Rules
Basic Functionality
How processors process log messages is defined via configurable rules. Each rule contains a filter that is used to select log messages. Other parameters within the rules define how certain log messages should be transformed. Those parameters depend on the processor for which they were created.
Rule Files
Rules are defined as YAML objects or JSON objects. Rules can be distributed over different files or multiple rules can reside within one file. Each file contains multiple YAML documents or a JSON array of JSON objects. The YAML format is preferred, since it is a superset of JSON and has better readability.

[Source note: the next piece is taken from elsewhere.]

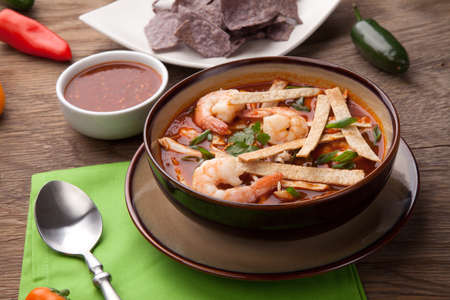 soup bowl: Bowl of hot delicious shrimp tortilla soup garnished with green onion, fresh cilantro, and salsa.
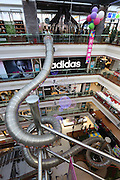 SHANGHAI, CHINA - APRIL 19: (CHINA OUT) <br /> <br /> A giant slide is seen inside a shopping mall on April 19, 2016 in Shanghai, China. The 18.9-meter-tall, 54-meter-long slide at a shopping mall trail opened to VIP customers nowadays. It would take about 16 second to slide down from the top on the fifth floor.<br /> ©Exclusivepix Media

Depending on the filter, a rule can trigger for different types of messages or just for specific log messages. In general, specific rules are being applied first. It depends on the directory where the rule is located if it is considered specific or generic.
Further details can be found in the section for processors.
1filter: 'command: execute' # A comment
2labeler:
3 label:
4 action:
5 - execute
6description: '...'
1filter: 'command: "execute something"'
2labeler:
3 label:
4 action:
5 - execute
6description: '...'
7---
8filter: 'command: "terminate something"'
9labeler:
10 label:
11 action:
12 - execute
13description: '...'
1{
2 "filter": "command: execute",
3 "labeler": {
4 "label": {
5 "action": ["execute"]
6 }
7 }
8 "description": "..."
9}
1[
2 {
3 "filter": "command: execute",
4 "labeler": {
5 "label": {
6 "action": ["execute"]
7 }
8 }
9 "description": "..."
10 },
11 {
12 "filter": "command: execute",
13 "labeler": {
14 "label": {
15 "action": ["execute"]
16 }
17 }
18 "description": "..."
19 }
20]
Log message field value access
All rules reference fields or field values of log messages.
This can be done via the dot notation.
To reference a nested field inside the log event, just give the whole path from the event root
to the desired field.
To reference the field information in the following example you would use the following
notation: more.nested.information.
If you do want to access a specific item inside a list of the event you can extend the dotted
notation with indices.
Given the following example you can access the list element lists with the following
notation: more.nested.sometimes.1.
In case you want to have more than one element then you can slice the list with the pattern
start:stop:step_size, e.g: more.nested.sometimes.0:2 which would return
["inside", "lists"].
This slicing is based on the native
python list slicing.
1{
2 "some": "data",
3 "more": {
4 "nested": {
5 "information": "is here",
6 "sometimes": ["inside", "lists", "of", "elements"]
7 }
8 }
9}
Warning
The dotted field notation is available in all processors, the use of indices to access list
elements is though not available in the Clusterer, Labeler and the
Pseudonymizer.
Filter
The filters are based on the Lucene query language, but contain some additional enhancements.
It is possible to filter for keys and values in log messages.
Dot notation is used to access subfields in log messages.
A filter for {'field': {'subfield': 'value'}} can be specified by
field.subfield': 'value'.
If a key without a value is given it is filtered for the existence of the key.
The existence of a specific field can therefore be checked by a key without a value.
The filter filter: field.subfield would match for every value subfield in
{'field': {'subfield': 'value'}}.
The special key * can be used to always match on any input.
Thus, the filter filter: * would match any input document.
The filter in the following example would match fields ip_address with the
value 192.168.0.1.
Meaning all following transformations done by this rule would be applied only
on log messages that match this criterion.
This example is not complete, since rules are specific to processors and require additional options.
1{ "filter": "ip_address: 192.168.0.1" }
It is possible to use filters with field names that contain white spaces or use special symbols
of the Lucene syntax. However, this has to be escaped.
The filter filter: 'field.a subfield(test): value' must be escaped as
filter: 'field.a\ subfield(test): value'.
Other references to this field do not require such escaping.
This is only necessary for the filter.
It is necessary to escape twice if the file is in the JSON format - once for
the filter itself and once for JSON.
Operators
A subset of Lucene query operators is supported:
NOT: Condition is not true.
AND: Connects two conditions. Both conditions must be true.
OR: Connects two conditions. At least one them must be true.
In the following example log messages are filtered for which event_id: 1 is true and
ip_address: 192.168.0.1 is false.
This example is not complete, since rules are specific to processors and require additional options.
1{ "filter": "event_id: 1 AND NOT ip_address: 192.168.0.1" }
RegEx-Filter
It is possible use regex expressions to match values.
For this, the field with the regex pattern must be added to the optional field
regex_fields in the rule definition.
In the following example the field ip_address is defined as regex field.
It would be filtered for log messages in which the value ip_address starts with
192.168.0..
This example is not complete, since rules are specific to processors and
require additional options.
1filter: 'ip_address: "192\.168\.0\..*"'
2regex_fields:
3- ip_address